In the opening days of the school year, buildings are filled with students reconnecting with friends and meeting teachers, abuzz with the excitement of a new year. But even in these early days of the new school year, some students are already heading toward academic trouble: they are missing too many days of school.
Chronic absenteeism refers to a child missing 10 percent of the school year for any reason – excused and unexcused, including in-school suspensions. Research shows that this is the point when students start to fall behind academically. Chronic absenteeism is a largely hidden crisis that is undermining student achievement as early as kindergarten.

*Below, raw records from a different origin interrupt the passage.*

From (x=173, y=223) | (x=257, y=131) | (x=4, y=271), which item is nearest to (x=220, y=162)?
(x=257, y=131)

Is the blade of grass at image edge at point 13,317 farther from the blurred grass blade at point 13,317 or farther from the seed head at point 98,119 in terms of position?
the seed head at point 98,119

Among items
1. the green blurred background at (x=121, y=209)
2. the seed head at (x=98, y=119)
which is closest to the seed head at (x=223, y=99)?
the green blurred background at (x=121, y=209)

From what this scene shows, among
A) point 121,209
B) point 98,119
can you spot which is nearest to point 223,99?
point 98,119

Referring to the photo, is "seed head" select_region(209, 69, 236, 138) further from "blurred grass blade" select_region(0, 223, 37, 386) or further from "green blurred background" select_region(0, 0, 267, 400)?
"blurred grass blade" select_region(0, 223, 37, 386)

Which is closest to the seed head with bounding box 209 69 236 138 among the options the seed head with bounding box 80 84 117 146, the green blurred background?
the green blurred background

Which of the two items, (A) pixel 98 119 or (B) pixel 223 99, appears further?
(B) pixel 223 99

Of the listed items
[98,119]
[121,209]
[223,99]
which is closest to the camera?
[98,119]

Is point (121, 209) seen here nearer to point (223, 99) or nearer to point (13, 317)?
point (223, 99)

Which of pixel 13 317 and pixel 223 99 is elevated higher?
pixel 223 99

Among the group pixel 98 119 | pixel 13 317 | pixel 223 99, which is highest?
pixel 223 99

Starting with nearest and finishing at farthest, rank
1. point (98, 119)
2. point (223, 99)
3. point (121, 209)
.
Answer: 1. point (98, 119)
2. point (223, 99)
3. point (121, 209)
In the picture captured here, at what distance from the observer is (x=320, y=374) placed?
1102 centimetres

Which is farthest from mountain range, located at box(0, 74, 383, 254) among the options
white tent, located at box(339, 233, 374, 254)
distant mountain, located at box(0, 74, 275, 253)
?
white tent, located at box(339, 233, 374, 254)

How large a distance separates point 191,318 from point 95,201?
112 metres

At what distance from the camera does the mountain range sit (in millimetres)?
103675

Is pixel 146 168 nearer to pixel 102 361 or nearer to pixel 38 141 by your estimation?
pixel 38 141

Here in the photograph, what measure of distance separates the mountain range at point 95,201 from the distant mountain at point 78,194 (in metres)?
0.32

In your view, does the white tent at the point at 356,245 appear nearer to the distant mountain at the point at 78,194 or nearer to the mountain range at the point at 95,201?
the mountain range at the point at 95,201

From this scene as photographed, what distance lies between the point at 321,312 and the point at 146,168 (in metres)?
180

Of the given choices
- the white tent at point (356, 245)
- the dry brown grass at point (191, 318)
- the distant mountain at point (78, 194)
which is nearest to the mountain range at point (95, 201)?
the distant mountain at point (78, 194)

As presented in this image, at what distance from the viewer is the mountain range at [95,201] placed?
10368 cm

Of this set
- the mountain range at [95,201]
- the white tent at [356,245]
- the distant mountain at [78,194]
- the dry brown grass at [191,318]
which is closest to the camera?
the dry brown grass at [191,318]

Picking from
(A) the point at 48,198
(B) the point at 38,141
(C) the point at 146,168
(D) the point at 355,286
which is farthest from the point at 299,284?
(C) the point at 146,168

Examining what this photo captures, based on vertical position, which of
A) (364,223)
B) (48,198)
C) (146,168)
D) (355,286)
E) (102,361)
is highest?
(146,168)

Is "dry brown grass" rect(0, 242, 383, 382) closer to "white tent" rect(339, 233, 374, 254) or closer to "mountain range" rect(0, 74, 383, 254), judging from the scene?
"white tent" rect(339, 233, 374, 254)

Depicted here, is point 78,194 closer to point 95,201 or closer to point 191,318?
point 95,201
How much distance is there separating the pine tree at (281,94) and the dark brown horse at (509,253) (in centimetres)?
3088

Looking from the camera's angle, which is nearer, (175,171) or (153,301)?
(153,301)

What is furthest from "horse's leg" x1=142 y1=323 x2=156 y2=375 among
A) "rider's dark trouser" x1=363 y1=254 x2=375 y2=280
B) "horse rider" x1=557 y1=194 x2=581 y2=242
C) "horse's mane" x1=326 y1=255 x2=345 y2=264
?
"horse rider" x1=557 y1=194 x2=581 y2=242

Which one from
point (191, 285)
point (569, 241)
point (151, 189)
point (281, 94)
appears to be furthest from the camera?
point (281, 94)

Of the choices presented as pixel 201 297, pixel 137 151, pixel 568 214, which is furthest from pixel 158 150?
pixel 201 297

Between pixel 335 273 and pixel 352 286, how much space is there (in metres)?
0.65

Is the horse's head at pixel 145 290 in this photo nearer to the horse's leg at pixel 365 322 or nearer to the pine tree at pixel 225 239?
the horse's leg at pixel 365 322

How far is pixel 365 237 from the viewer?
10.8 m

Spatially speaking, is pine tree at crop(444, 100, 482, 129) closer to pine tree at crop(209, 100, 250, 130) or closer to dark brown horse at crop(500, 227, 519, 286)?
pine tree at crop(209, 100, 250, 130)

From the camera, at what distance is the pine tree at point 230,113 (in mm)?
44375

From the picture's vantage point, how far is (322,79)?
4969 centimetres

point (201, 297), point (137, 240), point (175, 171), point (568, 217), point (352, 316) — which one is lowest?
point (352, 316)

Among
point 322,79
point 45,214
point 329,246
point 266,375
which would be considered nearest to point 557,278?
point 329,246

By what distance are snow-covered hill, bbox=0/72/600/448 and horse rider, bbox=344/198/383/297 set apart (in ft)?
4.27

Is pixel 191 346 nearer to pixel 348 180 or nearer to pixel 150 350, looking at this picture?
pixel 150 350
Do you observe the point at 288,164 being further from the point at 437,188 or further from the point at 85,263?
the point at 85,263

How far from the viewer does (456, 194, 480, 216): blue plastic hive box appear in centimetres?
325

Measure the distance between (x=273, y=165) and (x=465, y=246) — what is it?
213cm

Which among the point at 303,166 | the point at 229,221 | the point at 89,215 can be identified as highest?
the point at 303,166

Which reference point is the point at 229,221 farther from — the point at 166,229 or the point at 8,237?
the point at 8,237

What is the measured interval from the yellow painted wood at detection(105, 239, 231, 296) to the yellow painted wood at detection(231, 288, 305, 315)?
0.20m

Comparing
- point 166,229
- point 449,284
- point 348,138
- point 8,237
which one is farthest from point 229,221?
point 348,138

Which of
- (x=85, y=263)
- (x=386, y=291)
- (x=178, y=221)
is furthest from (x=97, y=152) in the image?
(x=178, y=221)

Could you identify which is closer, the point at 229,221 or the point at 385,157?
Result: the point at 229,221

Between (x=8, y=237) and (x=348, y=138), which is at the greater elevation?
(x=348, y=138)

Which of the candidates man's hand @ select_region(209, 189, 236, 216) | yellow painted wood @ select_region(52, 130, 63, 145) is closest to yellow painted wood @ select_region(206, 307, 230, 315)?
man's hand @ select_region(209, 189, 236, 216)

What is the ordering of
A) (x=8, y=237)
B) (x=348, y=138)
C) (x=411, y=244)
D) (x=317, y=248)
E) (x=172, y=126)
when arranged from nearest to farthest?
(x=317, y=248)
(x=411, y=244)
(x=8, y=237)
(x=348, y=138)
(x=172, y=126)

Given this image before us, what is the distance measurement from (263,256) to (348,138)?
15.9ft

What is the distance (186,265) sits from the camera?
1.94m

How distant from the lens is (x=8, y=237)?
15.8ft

According to an Attendance Works report, absenteeism rates among kindergartners, particularly low-income and minority children, are nearly as high as those among high school freshmen. An estimated 1 in 10 kindergartners misses at least 18 days of school, or nearly a month of class, per year. Chronic absence in kindergarten can leave third-graders unable to read proficiently, sixth-graders struggling with coursework, and high school students off track for graduation. These absences are especially problematic among students living in poverty who are most likely to have poor attendance over multiple years and least likely to have the resources to make up for the lost time in the classroom. The missed days in a student’s earliest years are a significant precursor to reduced levels of school achievement and increased risk of dropping out of school.

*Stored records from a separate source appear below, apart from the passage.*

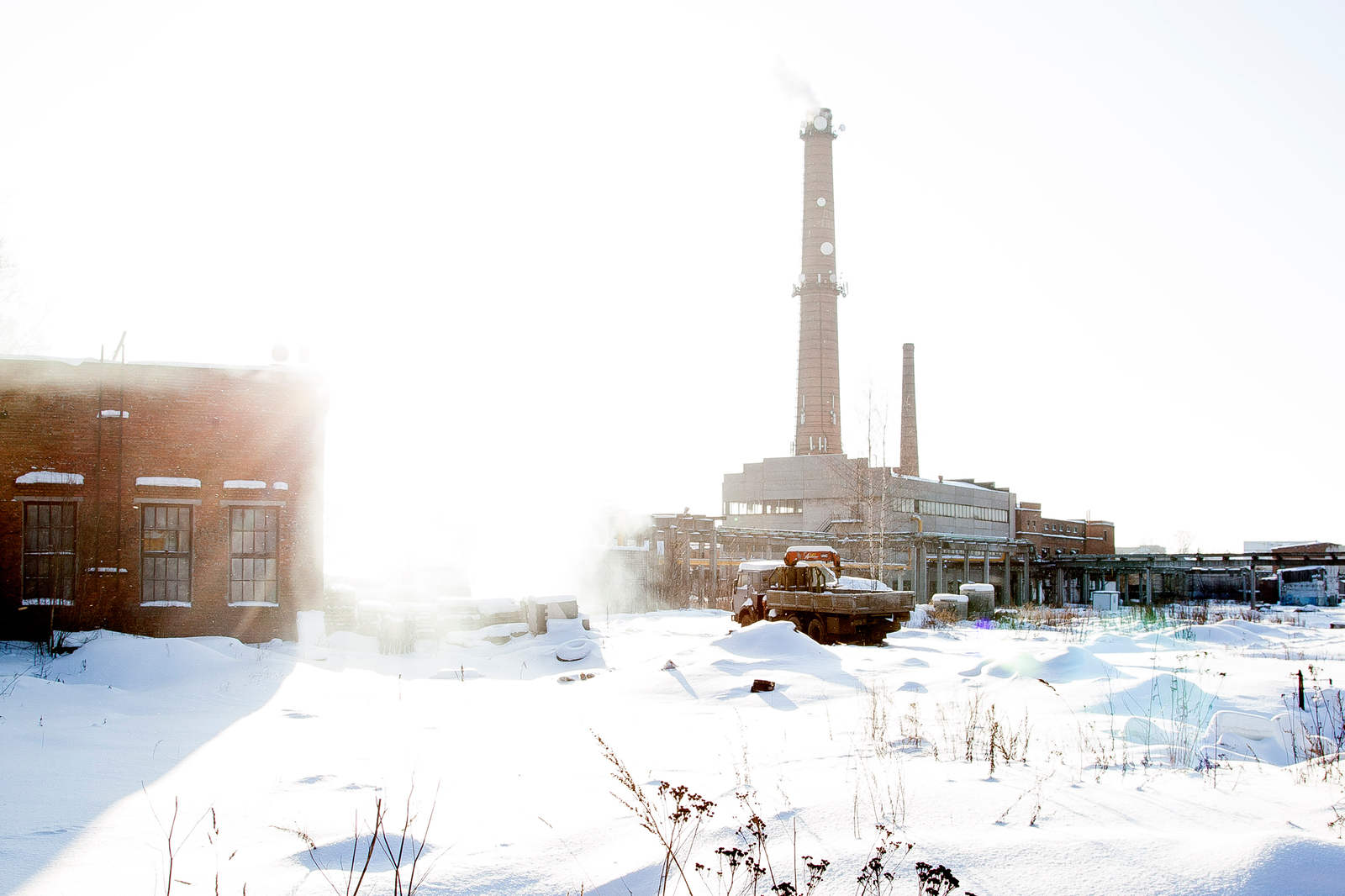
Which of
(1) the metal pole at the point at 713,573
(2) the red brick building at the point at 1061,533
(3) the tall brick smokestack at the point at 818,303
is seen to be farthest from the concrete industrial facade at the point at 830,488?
(2) the red brick building at the point at 1061,533

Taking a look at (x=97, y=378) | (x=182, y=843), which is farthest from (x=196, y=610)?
(x=182, y=843)

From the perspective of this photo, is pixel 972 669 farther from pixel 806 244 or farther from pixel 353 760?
pixel 806 244

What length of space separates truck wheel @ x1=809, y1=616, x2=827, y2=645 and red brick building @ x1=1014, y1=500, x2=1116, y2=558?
45240 millimetres

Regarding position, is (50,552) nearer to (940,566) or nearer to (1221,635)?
(1221,635)

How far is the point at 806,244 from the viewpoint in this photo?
142 ft

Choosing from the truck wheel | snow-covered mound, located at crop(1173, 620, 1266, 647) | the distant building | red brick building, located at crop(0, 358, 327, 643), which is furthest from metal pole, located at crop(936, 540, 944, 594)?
red brick building, located at crop(0, 358, 327, 643)

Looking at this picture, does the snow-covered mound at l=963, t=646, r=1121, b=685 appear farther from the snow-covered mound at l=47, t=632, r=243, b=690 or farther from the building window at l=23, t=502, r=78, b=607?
the building window at l=23, t=502, r=78, b=607

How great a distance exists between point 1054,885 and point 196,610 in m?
15.9

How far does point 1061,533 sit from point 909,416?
938 inches

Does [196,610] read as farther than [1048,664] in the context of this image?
Yes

Good attendance is central to students’ success and our broader efforts to improve our schools. All of our investments depend on students being there to benefit from them.
So how do we turn this around?
Our best opportunity to reverse this trend lies in early childhood. We must have a unified effort to help children and families make a smooth transition into kindergarten, starting with being registered and present on the first day of school.

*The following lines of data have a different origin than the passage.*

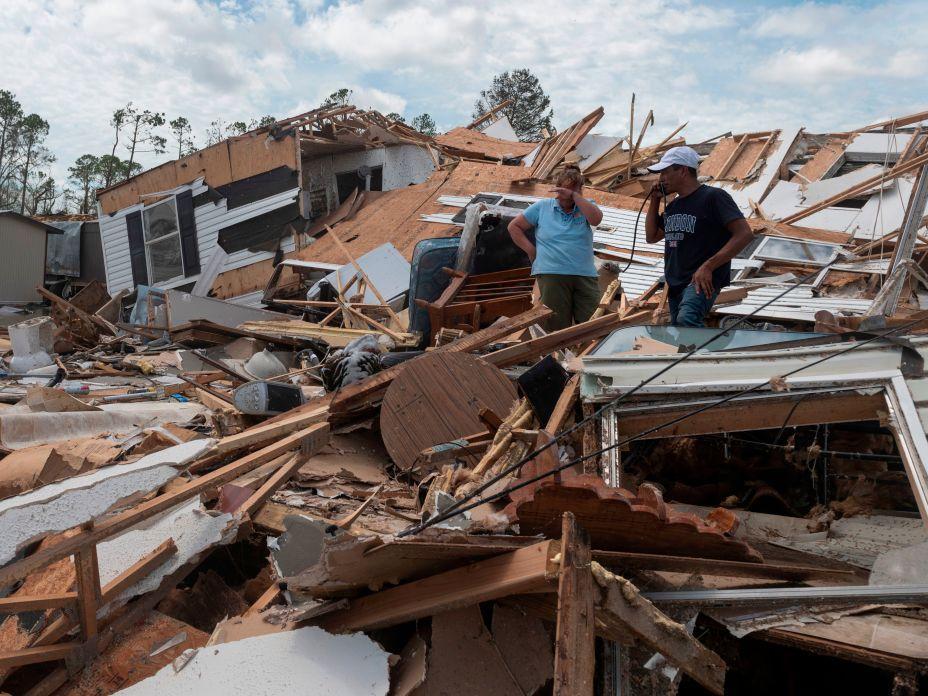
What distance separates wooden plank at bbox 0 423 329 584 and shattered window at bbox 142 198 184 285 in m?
11.5

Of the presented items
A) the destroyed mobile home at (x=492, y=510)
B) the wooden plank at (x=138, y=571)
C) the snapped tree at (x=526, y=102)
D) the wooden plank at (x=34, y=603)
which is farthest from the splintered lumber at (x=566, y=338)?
the snapped tree at (x=526, y=102)

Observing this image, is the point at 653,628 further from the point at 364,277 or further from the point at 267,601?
the point at 364,277

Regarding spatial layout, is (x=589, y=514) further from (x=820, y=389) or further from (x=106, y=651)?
(x=106, y=651)

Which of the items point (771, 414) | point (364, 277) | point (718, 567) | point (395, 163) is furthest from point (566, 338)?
point (395, 163)

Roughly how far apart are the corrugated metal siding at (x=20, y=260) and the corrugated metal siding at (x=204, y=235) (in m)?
5.36

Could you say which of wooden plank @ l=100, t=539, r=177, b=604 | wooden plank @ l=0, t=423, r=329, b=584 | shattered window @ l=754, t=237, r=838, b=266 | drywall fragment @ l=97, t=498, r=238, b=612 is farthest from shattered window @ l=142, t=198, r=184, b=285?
wooden plank @ l=100, t=539, r=177, b=604

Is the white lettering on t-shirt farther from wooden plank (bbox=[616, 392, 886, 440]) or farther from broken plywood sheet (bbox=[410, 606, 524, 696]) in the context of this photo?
broken plywood sheet (bbox=[410, 606, 524, 696])

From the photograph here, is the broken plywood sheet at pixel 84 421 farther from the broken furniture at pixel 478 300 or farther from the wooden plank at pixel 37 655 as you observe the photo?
the wooden plank at pixel 37 655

At some schools, only a fraction of the projected kindergarteners are enrolled and attend class on day one. When children are not registered on time, it creates difficulties for the schools, the teachers, and the families. It also means that some young learners are missing the very first days of their academic career, putting them behind their classmates from the start. Children who are absent on the first day of kindergarten are also more likely to be chronically absent all the way through high school.
This is why our Transition to Kindergarten Initiative, a collaboration with Durham Public Schools, works throughout the year to make sure that children in Durham enter kindergarten on time and feeling excited, ready to learn and supported by their school, family and community. Year-round transition events at schools and annual community-wide events like Kindergarten Registration Week build connections between families and the schools and encourage on-time enrollment and attendance, all of which are key factors to a quality start to school.
Students come to school when educators and community partners join with families to identify and address challenges, create a more welcoming school environment, and help everyone understand the importance of avoiding unnecessary absences. During Attendance Awareness Month and throughout the year, think about what you can do within your own family, your place of business, and your own neighborhood to help get children in school and make every day count!